It works great even for large heap sizes. I moved my ES cluster (running with around 92G heap size) from G1GC to ZGC and saw huge improvements in GC. Best part about ZGC is you don't need to touch any GC parameter and it autotunes everything.
Whether G1 or ZGC are the best choice depends on the workload and requirements, but G1 in recent JDK versions also requires virtually no tuning (if your G1 usage had flags other than maximum heap size, maybe minimum heap size, and maybe pause target, try again without them).
I'm curious about this choice. The elasticsearch documentation recommends a maximum heap slightly below 32GB [1].
Is this not a problem anymore with G1GC/ZGC, or are you simply "biting the bullet" and using 92G of heap because you can't afford to scale horizontally?

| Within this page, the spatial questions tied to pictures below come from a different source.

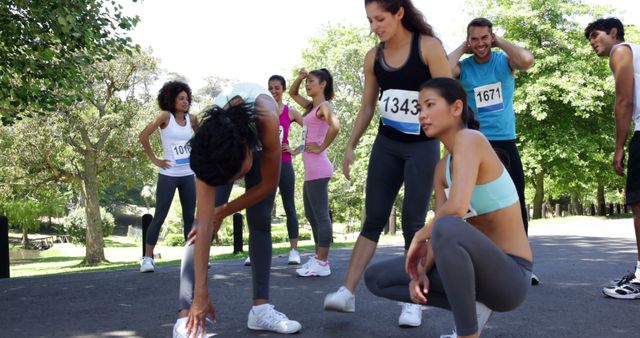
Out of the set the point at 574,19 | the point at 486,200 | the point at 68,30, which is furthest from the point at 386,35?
the point at 574,19

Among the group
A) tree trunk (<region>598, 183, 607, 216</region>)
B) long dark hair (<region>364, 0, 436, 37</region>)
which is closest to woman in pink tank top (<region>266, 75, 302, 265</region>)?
long dark hair (<region>364, 0, 436, 37</region>)

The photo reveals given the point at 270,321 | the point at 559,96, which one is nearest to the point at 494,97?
the point at 270,321

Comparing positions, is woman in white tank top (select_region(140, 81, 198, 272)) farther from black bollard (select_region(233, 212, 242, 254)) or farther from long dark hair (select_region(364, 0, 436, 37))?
black bollard (select_region(233, 212, 242, 254))

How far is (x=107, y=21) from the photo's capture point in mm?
11102

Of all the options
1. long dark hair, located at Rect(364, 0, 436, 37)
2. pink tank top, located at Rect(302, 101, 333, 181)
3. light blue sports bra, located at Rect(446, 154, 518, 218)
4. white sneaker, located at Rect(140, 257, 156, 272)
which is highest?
long dark hair, located at Rect(364, 0, 436, 37)

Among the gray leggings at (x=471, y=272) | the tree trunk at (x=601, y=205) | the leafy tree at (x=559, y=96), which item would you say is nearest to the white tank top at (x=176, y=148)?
the gray leggings at (x=471, y=272)

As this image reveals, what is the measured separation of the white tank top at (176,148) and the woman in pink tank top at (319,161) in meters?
1.35

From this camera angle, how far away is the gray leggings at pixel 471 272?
2.78 metres

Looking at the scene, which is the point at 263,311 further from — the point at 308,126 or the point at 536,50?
the point at 536,50

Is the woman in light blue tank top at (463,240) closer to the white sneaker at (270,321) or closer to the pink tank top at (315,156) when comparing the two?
the white sneaker at (270,321)

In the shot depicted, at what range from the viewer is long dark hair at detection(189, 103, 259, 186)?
291 centimetres

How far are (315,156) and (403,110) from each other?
2.71 m

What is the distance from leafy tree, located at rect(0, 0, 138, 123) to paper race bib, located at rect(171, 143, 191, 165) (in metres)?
3.65

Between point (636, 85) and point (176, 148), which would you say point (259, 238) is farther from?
point (176, 148)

Heaps "slightly below 32GB" are usually because of the -XX:+UseCompressedOops option, which allows Java to address up to 32GB of memory with a smaller pointer. Between 32-35GB of heap, you're just paying off the savings you would have gotten with compressed object pointers, but if you keep cranking your heap further after that, you'll start getting benefits again.
Doesn't have to be because of affordance but rather it's more efficient and cheaper to scale vertically first, both in monetary costs and in time/maintenance costs.

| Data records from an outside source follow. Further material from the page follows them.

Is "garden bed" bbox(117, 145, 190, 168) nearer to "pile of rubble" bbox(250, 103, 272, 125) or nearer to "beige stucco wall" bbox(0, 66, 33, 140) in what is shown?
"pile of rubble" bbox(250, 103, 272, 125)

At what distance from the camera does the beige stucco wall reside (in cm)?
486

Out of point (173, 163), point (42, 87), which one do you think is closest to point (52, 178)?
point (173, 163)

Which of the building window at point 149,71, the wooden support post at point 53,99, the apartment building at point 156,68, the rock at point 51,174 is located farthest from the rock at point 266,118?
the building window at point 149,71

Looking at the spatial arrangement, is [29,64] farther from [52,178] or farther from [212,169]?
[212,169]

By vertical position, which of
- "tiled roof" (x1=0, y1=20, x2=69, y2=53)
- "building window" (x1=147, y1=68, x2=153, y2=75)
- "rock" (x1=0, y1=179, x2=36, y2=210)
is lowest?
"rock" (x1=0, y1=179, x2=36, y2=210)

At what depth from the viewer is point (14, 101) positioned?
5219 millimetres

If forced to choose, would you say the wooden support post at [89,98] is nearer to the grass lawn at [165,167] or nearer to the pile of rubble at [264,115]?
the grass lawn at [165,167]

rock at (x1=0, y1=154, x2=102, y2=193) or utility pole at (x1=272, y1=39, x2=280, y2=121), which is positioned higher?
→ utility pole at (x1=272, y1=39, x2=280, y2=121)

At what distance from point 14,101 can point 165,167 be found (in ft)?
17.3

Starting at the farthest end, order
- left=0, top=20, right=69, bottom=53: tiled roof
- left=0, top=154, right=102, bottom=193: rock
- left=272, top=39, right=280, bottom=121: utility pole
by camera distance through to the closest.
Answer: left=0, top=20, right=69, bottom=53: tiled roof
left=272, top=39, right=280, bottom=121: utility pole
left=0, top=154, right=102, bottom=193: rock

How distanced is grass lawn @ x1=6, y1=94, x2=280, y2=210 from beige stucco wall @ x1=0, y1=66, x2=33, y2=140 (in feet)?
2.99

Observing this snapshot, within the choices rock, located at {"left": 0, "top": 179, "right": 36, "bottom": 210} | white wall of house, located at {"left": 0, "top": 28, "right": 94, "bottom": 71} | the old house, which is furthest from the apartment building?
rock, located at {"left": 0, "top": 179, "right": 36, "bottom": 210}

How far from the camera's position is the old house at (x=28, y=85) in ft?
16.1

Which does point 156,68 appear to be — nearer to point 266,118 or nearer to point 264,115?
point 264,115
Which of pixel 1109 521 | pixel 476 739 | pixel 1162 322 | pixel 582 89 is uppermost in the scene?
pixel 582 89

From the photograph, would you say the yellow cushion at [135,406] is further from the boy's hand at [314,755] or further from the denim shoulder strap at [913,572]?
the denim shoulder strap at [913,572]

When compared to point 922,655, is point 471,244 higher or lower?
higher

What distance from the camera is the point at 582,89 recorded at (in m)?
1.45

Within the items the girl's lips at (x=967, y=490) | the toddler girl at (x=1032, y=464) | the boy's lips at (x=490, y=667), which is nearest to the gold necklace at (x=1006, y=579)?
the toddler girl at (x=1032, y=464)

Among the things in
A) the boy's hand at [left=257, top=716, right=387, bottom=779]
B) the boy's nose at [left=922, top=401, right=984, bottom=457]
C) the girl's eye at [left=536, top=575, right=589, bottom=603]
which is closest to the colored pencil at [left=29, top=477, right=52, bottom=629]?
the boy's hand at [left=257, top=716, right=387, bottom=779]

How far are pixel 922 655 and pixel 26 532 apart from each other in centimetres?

On hardware, but not on a cloud setup? We run several hundred big ES nodes on AWS, and I believe we stick to the heap sizing guidelines (though I’ve long wondered if fewer instances with giant heaps might actually work ok, too)
Cloud is trickier to price than real hardware. On real hardware, filling the ram slots is clearly cheaper than buying a second machine, if ram is the only issue. If you need to replace with higher density ram, sometimes it's more cost effective to buy a second machine. Adding more processor sockets to get more ram slots is also sometimes more, sometimes less cost effective than adding more machines. Often, you might need more processing to go with the ram, which can change the balance.
In cloud, with defined instance types, usually more ram comes with more everything else, and from pricing listed at https://www.awsprices.com/ in US East, it looks like within an instance type, $ / ram is usually consistent. The least expensive (per unit ram) class of instances is x1/x1e which are 122 Gb to 3904, so that does lean towards bigger instances being cost effective.
Exceptions I saw are c1.xlarge is less expensive than c1.medium, c4.xlarge is less than other c4 types and c4 is more expensive than others, m1.medium < m1.large == m1.xlarge < m1.small, m3.medium is more expensive than other m3, p2.16xlarge is more expensive than other p2, t2.small is less expensive than other t2. Many of these differences are a tenth of a penny per hour though.
How (and how much) did these improvements manifest? For example, did you measure consistently faster response times when running ZGC rather than G1GC? If so, by how much? I’m always looking for a way to improve ES response times for our users.
We mainly capture GC metrics and alert on them. One good thing that happened is there is no longer GC related alerts happening in production anymore. Also tail latency for API calls from kibana to ES improved.